While capital gains measures are seen as a way to tax the wealthiest, Bergen said what’s in the budget could affect tech workers who aren’t in senior positions.

“Those folks who join startups and scaleups as they’re beginning their journey are provided stock options and other benefits, which are ultimately determined as capital gains in the future,” he said.

“It’s marketing experts, sales experts, legal experts that are traditionally mid-career that … you’re completely undermining by this type of policy lever that’s being implemented.” 

CCI drafted an open letter to Prime Minister Justin Trudeau and Finance Minister Chrystia Freeland urging them to scrap the tax. By early Wednesday evening, leaders from 200 companies had signed the letter. 

In response to the criticism, Freeland’s office said it pursued capital gains changes to create fairness for younger Canadians who are struggling with the cost of living.

The budget also included a new program that lowers how much tax some small business owners pay when selling their companies. Those who qualify will be taxed on only one-third of their capital gains up to $2 million.

Several Shopify Inc. executives, including president Harley Finkelstein, posted about the capital gains changes Freeland proposed on X. Hours after the budget’s release, he wrote, “What. Are. We. Doing?!?” 

“This is not a wealth tax, it’s a tax on innovation and risk taking,” he added on Wednesday.

“Our policy failures are America’s gains.”

The Ottawa-based e-commerce giant’s chief executive Tobi Lütke also chimed in, saying a friend had messaged him to say, “Canada has heard rumours about innovation and is determined to leave no stone unturned in deterring it.” 

Forbes estimates Lütke’s net worth is valued at US$6.4 billion. While he’s been more vocal in his criticism of the federal government’s policy decisions in recent months, he previously chaired a digital strategy table that convened in 2018 and hosted Trudeau at his company’s conference.

Meanwhile, the head of the Canadian Venture Capital and Private Equity Association said on LinkedIn the capital gains changes left her feeling “baffled.”

“This measure, which effectively taxes innovation and risk-taking, will significantly dampen Canada’s entrepreneurial spirit, stifle economic growth in critical sectors of our economy, and impact job creation,” Kim Furlong said. 

“Such (a) policy change undermines Canada’s position to attract the talent needed to grow and scale companies here.”

Furlong promised to “work tirelessly to reverse the decision.”

Alison Nankivell, chief executive of the MaRS innovation hub in Toronto, took such reaction to the budget to be a reflection of the tug of war that can pit fairness against economic opportunity.

“In some ways, what you’re hearing from the entrepreneur community is a feeling that that balance is maybe not where they want it to be in terms of the ability to build a business,” she said.
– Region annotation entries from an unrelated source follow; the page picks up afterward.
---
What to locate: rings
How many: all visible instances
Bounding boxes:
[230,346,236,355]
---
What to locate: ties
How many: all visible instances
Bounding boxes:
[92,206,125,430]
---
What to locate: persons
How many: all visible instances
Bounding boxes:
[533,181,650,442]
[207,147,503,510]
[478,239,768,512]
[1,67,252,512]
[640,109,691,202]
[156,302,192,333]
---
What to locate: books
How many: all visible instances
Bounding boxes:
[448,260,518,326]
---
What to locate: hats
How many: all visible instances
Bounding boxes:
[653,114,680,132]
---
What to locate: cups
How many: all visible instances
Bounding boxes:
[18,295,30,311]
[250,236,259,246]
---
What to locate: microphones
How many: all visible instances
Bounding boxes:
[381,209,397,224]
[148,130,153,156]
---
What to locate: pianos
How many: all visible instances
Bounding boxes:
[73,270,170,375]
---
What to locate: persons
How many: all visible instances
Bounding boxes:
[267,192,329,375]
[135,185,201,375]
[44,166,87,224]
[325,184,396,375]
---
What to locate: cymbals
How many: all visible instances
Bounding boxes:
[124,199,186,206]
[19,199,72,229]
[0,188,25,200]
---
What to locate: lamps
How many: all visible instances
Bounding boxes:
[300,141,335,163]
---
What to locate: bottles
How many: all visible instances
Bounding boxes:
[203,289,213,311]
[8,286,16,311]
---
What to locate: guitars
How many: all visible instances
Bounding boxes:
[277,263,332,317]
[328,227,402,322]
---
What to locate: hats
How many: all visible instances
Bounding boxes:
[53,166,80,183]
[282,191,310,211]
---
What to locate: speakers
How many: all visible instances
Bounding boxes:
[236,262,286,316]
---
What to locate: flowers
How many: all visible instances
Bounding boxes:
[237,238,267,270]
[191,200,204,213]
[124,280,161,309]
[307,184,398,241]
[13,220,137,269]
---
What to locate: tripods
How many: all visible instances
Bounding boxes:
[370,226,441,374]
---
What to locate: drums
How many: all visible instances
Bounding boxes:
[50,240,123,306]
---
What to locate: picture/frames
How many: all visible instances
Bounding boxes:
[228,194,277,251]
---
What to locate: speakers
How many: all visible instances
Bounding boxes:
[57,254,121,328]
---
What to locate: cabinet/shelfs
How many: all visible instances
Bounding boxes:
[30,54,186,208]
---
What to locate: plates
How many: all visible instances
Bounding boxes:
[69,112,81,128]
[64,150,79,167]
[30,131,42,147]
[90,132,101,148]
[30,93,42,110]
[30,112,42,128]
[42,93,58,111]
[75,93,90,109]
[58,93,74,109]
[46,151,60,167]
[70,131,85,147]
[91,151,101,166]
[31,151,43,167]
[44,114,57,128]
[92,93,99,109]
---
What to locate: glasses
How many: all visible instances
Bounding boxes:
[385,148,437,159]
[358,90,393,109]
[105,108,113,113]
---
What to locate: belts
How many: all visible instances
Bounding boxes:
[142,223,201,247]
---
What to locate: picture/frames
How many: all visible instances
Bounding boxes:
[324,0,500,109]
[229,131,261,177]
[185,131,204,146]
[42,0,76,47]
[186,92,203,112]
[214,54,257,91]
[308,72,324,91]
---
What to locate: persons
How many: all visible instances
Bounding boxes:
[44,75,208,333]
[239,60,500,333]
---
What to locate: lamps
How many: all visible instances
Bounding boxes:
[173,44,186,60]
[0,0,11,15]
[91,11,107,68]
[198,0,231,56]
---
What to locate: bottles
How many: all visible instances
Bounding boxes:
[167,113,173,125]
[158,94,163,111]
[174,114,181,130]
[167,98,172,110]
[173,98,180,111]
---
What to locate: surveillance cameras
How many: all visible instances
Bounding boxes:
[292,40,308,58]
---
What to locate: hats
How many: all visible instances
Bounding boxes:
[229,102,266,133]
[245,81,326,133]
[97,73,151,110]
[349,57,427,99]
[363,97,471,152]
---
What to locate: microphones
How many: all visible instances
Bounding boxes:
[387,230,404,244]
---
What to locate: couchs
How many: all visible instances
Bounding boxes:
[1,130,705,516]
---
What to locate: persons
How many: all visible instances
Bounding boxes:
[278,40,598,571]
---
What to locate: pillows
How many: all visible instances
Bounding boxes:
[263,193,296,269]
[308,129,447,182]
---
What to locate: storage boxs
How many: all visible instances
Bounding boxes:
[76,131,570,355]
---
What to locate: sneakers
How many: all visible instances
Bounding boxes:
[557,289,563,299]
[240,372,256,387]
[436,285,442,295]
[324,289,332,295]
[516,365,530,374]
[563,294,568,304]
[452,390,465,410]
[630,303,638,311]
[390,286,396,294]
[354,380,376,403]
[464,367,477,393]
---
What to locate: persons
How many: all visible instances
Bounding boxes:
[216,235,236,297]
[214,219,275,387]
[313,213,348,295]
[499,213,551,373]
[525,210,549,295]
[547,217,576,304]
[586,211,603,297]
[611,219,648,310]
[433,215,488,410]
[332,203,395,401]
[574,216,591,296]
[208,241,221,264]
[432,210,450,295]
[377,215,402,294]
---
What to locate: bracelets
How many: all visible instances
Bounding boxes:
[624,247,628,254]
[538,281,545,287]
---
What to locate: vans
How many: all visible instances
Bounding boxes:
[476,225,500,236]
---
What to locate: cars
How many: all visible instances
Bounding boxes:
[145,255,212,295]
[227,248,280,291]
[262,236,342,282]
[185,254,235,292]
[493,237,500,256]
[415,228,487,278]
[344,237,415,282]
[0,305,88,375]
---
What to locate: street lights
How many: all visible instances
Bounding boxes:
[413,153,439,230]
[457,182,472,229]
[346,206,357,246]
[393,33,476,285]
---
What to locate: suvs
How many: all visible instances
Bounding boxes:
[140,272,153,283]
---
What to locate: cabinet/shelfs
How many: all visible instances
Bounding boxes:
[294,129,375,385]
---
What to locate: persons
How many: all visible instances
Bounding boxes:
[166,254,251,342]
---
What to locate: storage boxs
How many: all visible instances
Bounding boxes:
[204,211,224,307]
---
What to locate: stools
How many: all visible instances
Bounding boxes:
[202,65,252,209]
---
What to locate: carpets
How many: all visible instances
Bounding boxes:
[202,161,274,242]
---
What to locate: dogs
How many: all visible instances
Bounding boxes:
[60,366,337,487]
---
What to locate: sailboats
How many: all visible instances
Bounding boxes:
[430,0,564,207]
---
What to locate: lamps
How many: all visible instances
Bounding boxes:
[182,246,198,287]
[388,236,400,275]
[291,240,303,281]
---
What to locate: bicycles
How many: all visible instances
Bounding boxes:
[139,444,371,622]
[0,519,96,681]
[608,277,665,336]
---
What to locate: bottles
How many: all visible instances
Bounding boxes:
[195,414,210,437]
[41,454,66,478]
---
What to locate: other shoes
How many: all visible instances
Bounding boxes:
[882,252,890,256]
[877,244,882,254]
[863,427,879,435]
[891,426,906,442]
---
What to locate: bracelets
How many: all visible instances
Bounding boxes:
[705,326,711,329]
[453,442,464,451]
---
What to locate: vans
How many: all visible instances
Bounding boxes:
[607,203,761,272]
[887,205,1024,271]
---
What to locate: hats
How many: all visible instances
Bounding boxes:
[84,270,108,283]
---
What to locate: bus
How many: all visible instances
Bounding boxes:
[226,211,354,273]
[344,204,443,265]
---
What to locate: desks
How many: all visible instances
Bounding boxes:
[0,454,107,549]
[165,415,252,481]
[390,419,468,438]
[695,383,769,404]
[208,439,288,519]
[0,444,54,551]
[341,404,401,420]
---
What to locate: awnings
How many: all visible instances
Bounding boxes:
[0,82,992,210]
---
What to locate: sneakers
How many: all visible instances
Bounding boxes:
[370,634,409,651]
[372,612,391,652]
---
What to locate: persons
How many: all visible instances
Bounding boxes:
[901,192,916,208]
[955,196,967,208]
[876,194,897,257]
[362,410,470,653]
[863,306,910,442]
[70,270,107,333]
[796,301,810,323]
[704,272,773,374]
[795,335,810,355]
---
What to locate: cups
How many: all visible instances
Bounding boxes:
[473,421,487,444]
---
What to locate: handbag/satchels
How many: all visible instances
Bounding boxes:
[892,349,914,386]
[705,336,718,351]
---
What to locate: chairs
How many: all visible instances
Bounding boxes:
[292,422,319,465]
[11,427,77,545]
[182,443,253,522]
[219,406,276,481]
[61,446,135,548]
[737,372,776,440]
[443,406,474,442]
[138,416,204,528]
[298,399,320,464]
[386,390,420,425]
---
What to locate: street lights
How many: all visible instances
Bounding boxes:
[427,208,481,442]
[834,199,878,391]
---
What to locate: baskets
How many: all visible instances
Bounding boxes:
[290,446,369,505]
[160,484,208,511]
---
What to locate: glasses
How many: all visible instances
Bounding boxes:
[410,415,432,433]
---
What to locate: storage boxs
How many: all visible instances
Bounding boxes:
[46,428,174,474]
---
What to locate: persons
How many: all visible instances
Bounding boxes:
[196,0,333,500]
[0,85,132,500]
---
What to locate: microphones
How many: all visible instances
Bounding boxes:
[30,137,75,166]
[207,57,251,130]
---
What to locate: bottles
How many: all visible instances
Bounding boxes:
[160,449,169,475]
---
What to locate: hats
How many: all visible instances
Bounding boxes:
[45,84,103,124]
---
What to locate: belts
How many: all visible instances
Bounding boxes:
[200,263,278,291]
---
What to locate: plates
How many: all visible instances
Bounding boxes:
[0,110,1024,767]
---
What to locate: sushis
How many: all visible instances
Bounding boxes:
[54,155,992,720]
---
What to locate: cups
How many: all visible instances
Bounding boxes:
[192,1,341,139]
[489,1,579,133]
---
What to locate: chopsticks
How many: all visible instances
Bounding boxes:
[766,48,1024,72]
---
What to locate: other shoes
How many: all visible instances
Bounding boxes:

The tension masked some of the benefits for the sector she saw in the budget.

For example, the government set aside $2.4 billion to boost AI capacity with the bulk dedicated to a fund that would increase access to computing and technical infrastructure.

Nankivell was “really glad” AI was given some attention because she said Canada has to be considering whether it has enough capacity in chips and server farms to power the technology’s future uses.

Money was also allocated toward a program that sees Ottawa work with the private market to co-invest in promising Canadian companies, setting up the Financial Consumer Agency of Canada to oversee opening banking and shaping the country’s approach to cryptocurrency asset reporting.